Whether designed to seek food, or avoid becoming food, eyes are awesome in all their myriad forms. But sight itself is so fundamental to our everyday experience, we often overlook it (excuse the pun) and simply take it for granted. So, today take some time out, step outside and join me in a visual experience. Become aware of the phenomenon of sight and rejoice in all the richness it brings. Notice how the colour of plants become saturated at dawn and dusk but are bleached under the midday sun. Watch light dance like sprites in the shadows and dappled sunspots. Invisible to others, the performance is a personal experience for you alone, it has no sound, touch, taste, or smell. Look intensely at a leaf, tree bark, or stone, you can see texture as well as colour, and then other senses start reinforcing your visual experience of the world. Relax into vision and suppress your other senses, it’s a calming and engrossing experience. Then if time allows, let your imagination take over. Become a dragonfly, butterfly or even a light emitting octopus. Be free with your imagination and wonder how the world looks and is to an ant, bumblebee, or spider.

Grass snake eyes

I can lose hours with such wonderings, engrossed in my own imagination. I for one am delighted we do not know all the answers. Freeing my mind to explore my curiosity to see the world from so many different points of view.

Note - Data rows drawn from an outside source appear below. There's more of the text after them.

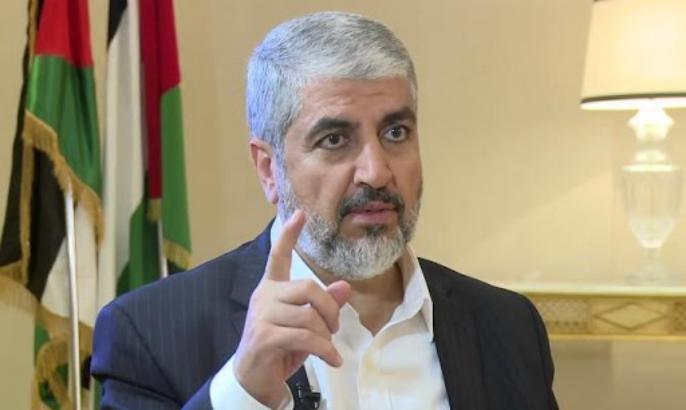 أول تعليق من مشعل على اتفاق التطبيع بين تل أبيب وأبو ظبي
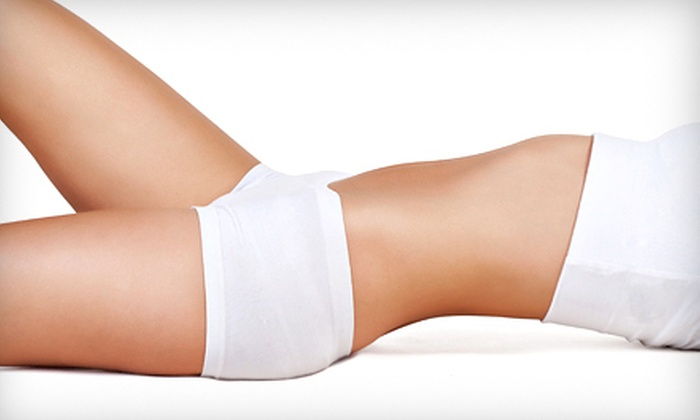 Maison De Leumas Cosmetic Surgery Center - Northern Woods: Liposuction Treatment for the Chin, Arms, or Love Handles at Maison De Leumas Cosmetic Surgery Center (72% Off)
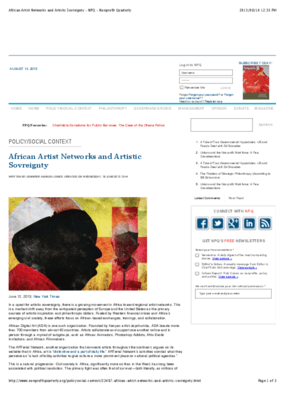 African Artist Networks and Artistic Sovreignty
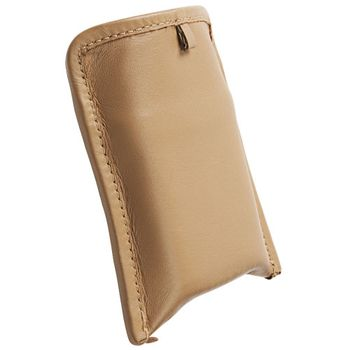Krusell pouzdro Lund Pouch S - Sony Ericsson XPERIA Active/Mini/Mini Pro  93x55x18 mm  (béžová)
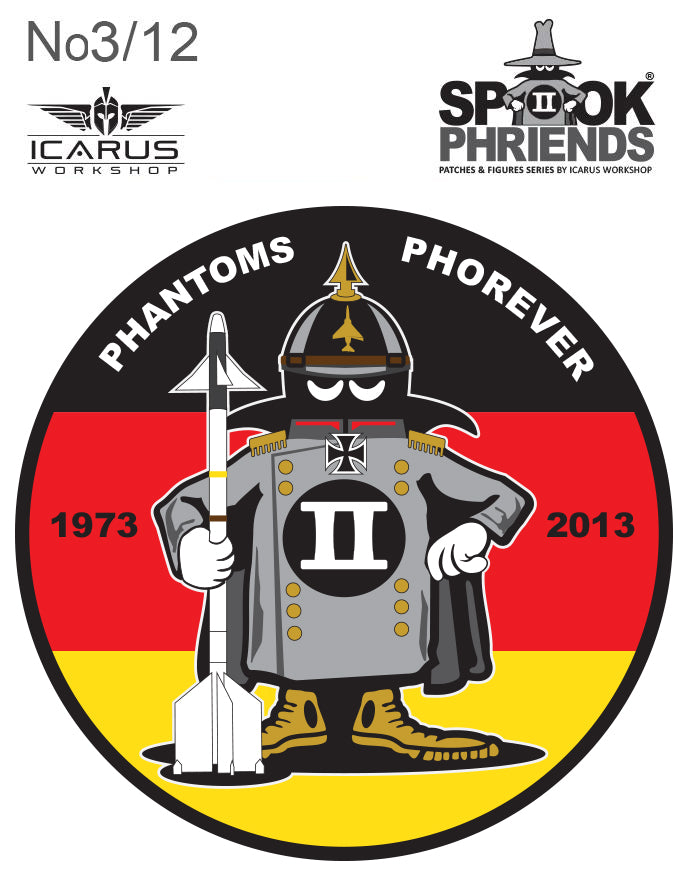 PRE-ORDER GERMAN SPOOK MASCOT PVC PATCH No 03/12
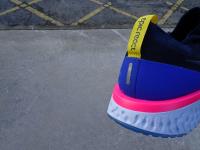 Nike React Epic Flyknit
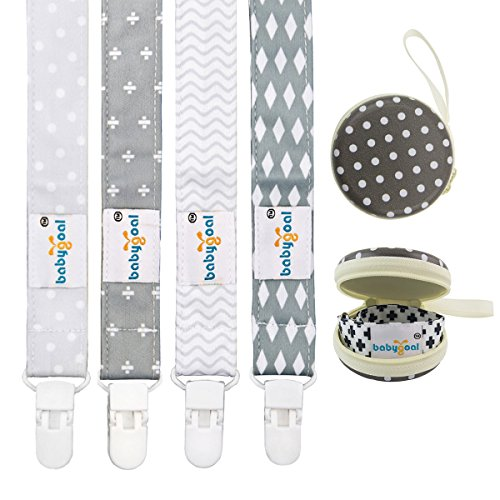 - Babygoal Baby Plastic Pacifier Clips for Boys, 4 Pack with Pacifier Case for Teething Toy & Baby Shower Gift Fits All Pacifier Styles for Girls and Boys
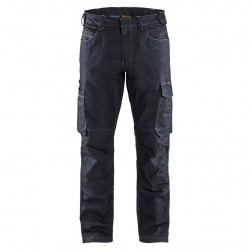 Pantalon service denim stretch 2D 1439 Blaklader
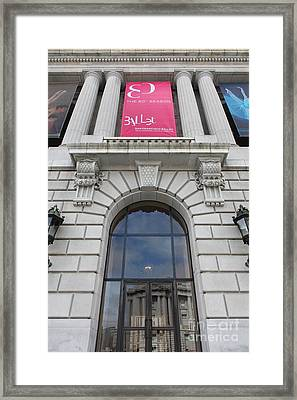 The San Francisco War Memorial Opera House - San Francisco Ballet 5d22582 Framed Print by Wingsdomain Art and Photography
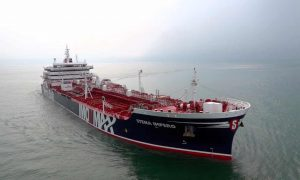 Iran claims to have seized British oil tanker in strait of Hormuz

Footnote: I’m often asked, ‘how can I get closer to wildlife?’ and our binocular vision has a large bearing on it. We like to look ‘head on’ to maximise our vision but in the eyes of wildlife this is predatory behaviour. Instead, become more grazer, notice how birds ignore sheep, cows and horses and will happily eat in close proximity to them. The tips I can give you are, are never look directly at your target, instead use your peripheral vision. Look out of the side of one eye and mooch about slowly in random directions, never walk directly towards an animal. All this will suggest you are non-threatening and they will allow you to get much closer.